[Python-3000] Nix dict.copy()
"Martin v. Löwis"
martin at v.loewis.de
Sun Feb 10 22:51:44 CET 2008
>>>> I'm not fond of this idea. dict.copy() is polymorphic -- but dict(d)
>>> Can't say dict.copy() is really polymorphic if only one other class
>>> defines the method.
>> Why do you say it's only one?

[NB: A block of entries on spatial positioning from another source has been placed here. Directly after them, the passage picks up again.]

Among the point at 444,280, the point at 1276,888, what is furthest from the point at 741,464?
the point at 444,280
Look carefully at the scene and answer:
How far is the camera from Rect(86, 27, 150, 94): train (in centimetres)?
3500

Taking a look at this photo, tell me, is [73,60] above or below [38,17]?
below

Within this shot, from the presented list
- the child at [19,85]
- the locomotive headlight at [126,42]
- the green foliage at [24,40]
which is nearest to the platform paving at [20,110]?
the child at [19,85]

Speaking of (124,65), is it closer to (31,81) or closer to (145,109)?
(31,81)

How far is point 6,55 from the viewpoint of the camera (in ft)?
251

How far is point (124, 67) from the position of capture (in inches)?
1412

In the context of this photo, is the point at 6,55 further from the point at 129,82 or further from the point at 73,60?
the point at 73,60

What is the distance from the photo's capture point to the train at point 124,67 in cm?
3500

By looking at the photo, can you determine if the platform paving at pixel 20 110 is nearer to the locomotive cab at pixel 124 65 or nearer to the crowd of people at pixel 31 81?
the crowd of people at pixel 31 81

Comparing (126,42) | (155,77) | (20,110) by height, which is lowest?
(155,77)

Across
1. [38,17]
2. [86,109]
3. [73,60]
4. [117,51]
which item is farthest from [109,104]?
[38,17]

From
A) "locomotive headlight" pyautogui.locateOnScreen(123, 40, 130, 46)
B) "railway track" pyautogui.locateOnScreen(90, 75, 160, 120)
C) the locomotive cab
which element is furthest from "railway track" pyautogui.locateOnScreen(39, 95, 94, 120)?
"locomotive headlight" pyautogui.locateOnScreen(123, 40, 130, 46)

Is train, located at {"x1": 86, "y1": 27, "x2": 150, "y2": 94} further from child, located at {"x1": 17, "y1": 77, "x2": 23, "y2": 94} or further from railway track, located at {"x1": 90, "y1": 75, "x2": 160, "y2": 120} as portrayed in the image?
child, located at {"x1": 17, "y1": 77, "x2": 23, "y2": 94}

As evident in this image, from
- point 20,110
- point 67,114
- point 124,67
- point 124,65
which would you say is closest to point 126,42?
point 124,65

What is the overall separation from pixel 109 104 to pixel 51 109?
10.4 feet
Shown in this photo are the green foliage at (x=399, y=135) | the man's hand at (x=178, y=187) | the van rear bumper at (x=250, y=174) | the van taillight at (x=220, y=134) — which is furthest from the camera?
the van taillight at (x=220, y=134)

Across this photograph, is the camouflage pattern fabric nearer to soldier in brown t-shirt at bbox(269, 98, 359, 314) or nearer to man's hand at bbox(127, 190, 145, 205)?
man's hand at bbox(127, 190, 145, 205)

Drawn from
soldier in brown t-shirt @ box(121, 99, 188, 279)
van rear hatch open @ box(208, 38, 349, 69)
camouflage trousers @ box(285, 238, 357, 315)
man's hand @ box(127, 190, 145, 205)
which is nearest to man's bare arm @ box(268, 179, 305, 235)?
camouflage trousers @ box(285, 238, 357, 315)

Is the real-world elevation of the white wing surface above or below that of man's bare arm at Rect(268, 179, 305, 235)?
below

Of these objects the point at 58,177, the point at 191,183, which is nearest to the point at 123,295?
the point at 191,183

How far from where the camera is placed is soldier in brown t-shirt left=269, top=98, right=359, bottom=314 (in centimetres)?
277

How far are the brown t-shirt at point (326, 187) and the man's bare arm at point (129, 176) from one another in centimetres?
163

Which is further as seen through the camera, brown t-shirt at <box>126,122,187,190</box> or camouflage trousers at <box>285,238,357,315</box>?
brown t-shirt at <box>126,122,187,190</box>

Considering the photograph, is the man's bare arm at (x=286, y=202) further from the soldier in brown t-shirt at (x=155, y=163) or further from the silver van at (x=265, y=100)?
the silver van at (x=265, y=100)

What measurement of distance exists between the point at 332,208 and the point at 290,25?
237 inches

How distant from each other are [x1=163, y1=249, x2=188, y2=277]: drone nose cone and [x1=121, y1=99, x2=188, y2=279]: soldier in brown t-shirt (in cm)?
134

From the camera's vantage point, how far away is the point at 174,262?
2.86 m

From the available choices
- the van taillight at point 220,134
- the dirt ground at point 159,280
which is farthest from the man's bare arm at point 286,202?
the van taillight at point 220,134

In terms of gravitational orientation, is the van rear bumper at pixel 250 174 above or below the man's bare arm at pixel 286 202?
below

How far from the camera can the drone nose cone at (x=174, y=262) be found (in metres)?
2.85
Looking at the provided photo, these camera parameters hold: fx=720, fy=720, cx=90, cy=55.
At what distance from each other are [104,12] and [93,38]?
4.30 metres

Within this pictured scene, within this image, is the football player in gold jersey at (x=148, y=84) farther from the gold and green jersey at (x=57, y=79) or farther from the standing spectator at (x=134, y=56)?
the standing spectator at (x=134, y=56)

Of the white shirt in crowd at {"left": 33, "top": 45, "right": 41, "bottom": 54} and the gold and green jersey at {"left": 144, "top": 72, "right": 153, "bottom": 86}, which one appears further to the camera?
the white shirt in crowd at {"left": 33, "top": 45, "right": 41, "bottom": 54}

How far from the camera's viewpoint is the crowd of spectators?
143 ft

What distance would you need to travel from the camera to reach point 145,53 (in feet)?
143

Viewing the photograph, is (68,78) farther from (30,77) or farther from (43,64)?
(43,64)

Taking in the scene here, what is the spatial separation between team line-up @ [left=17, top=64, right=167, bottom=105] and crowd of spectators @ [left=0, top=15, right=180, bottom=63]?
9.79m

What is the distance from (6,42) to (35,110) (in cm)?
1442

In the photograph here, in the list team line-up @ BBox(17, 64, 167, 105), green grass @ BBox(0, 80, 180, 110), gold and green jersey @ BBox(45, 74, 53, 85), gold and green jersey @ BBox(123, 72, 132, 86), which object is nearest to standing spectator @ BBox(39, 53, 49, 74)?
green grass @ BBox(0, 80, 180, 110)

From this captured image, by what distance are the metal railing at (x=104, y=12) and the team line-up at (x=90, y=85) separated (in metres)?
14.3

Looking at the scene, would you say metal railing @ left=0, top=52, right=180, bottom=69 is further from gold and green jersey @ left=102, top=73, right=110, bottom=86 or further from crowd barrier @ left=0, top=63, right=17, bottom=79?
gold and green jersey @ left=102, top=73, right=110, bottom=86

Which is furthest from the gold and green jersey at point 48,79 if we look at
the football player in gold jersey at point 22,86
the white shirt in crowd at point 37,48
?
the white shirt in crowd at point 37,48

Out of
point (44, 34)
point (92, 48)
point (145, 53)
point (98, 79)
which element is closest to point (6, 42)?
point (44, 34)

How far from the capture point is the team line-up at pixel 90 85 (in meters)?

I found atleast UserDict.copy,
>> os._Environ.copy, WeakValueDictionary.copy, WeakKeyDictionary.copy,
> It would have been better for me to say that copy() seems to appear only
> in variants of dicts, but __copy__() is a long-standing defined protocol
> that is supported across non-mapping types as well.
But that's Phillip's point: dict(d) is not polymorphic, yet d.copy()
is. That's important in applications where you want to copy a dict-like
object polymorphically. So indeed, your claim that .copy "is [not]
really polymorphic" is quite puzzling - we now seem to agree that it
So going back to your original message, you should remove dict(d)
from the list of alternatives for dict.copy() (or remark that this
will be a copy-to-basetype, so not quite the same thing).
> Had copy() been a builtin, we probably wouldn't be having this discussion.
Interestingly enough, dict.copy was added *after* copy.copy (in r8135),
which supported __copy__ right from the beginning (since r4555). Even
more interesting, it was added along with dict.absorb, which then
got renamed dict.update a week later. No rationale is given in the
checkin message on the purpose of the copy method.